Water facilities, like other facilities of our times, are more and more digitized to promote automation. More digitized systems offer more targets for cyberattacks. A handful of examples will clarify the trends and muddle the slang and know-how.
Anywhere big-time scams loom large, “ransomware” is often in the picture. The “ransom” part is old enough to give most generations a useful sense of what ransomware is all about. But if we dare dig deeper, we are, like young Alice, soon in a wonderland where words are twisted weirdly.
To catch the twists in scammers’ jargon, search at “Ransomware Wikipedia”. The first paragraph there reports: Ransomware is a type of malware that encrypts the victim’s personal data until a ransom is paid. They commonly use difficult-to-trace digital currencies such as paysafecard or Bitcoin for the ransoms, making tracing and prosecuting the perpetrators difficult.

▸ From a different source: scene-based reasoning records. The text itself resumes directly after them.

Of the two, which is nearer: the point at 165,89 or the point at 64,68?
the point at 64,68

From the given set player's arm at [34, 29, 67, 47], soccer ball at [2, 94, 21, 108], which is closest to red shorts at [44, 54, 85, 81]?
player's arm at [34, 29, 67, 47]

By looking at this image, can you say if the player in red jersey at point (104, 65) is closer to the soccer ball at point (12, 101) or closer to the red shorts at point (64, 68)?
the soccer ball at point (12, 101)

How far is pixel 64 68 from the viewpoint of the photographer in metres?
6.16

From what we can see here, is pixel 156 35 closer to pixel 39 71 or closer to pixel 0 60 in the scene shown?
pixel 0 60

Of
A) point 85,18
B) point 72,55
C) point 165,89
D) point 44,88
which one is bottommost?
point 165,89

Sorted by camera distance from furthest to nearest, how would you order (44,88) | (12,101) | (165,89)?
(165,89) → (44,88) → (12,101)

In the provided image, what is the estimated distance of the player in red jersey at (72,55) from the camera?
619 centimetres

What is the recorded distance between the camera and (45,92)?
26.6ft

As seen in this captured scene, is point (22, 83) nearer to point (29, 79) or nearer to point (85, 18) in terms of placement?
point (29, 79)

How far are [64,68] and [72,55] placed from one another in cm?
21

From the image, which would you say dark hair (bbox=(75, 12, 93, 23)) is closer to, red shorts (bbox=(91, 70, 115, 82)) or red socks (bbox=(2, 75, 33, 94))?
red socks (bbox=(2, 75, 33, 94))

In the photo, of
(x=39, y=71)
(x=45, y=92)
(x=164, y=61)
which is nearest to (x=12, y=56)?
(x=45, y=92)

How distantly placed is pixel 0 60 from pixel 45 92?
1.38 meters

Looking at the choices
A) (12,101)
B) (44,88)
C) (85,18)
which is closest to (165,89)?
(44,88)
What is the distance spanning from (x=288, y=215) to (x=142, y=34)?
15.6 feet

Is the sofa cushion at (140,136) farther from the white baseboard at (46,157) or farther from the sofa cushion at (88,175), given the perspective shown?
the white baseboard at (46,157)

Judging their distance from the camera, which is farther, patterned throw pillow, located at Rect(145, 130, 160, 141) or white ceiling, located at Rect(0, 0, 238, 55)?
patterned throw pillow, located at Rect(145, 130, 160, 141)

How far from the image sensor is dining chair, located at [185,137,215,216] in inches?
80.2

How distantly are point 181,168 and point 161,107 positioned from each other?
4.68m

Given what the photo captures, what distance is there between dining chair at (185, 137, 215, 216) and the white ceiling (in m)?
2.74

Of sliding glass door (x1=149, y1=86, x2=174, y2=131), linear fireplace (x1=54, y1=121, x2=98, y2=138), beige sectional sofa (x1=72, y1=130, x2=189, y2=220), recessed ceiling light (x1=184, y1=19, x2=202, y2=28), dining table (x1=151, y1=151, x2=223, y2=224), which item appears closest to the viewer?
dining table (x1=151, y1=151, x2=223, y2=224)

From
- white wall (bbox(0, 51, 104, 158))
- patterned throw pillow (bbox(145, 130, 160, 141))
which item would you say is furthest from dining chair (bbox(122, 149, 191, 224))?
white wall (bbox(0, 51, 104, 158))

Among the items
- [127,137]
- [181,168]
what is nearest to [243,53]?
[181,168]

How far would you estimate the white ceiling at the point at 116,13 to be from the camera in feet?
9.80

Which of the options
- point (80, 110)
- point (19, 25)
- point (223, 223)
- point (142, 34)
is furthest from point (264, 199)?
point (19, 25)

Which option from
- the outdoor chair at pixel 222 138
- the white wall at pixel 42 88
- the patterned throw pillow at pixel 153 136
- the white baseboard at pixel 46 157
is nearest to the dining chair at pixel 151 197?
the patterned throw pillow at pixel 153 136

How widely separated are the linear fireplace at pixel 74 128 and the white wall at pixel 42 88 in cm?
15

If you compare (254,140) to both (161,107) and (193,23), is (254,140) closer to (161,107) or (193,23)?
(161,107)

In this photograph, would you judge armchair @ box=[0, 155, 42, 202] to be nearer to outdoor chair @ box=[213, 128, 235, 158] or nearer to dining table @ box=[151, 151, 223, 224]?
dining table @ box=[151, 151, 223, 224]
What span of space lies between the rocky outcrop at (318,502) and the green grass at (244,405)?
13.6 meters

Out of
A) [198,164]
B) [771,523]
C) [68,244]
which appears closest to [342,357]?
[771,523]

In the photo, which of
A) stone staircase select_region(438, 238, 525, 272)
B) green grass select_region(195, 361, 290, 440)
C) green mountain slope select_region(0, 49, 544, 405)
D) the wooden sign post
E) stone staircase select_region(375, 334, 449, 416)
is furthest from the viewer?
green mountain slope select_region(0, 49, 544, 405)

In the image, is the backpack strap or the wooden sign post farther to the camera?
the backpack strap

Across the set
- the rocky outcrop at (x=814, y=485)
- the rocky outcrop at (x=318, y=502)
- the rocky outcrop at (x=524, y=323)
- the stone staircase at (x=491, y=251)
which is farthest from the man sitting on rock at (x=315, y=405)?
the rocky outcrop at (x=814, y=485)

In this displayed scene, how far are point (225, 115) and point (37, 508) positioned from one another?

Reading more, the history of scamming gets harder to follow in sentences like these:
- Some payloads consist simply of an application designed to lock or restrict the system until payment is made, typically by setting the Windows Shell to itself, or even modifying the master boot record and/or partition table to prevent the operating system from booting until it is repaired.
- By mid-2006, Trojans such as Gpcode, TROJ.RANSOM.A, Archiveus, Krotten, Cryzip, and MayArchive began utilizing more sophisticated RSA encryption schemes, with ever-increasing key sizes.
- In 2012, a major ransomware Trojan known as Reveton began to spread. Based on the Citadel Trojan (which, itself, is based on the Zeus Trojan), its payload displays a warning purportedly from a law enforcement agency claiming that the computer has been used for illegal activities, such as downloading unlicensed software or child pornography.
- Oct. 24, 2017, some users in Russia and Ukraine reported a new ransomware attack, named “Bad Rabbit”, which follows a similar pattern to WannaCry and Petya by encrypting the user’s file tables and then demands a Bitcoin payment to decrypt them.
In its upcoming presentation, the EPA distills these dark waters into its core topics:
- Potential threats to critical infrastructure (cyber and physical)
- What to do in the event of a cyber or physical intrusion
- Water security and preparedness products and services.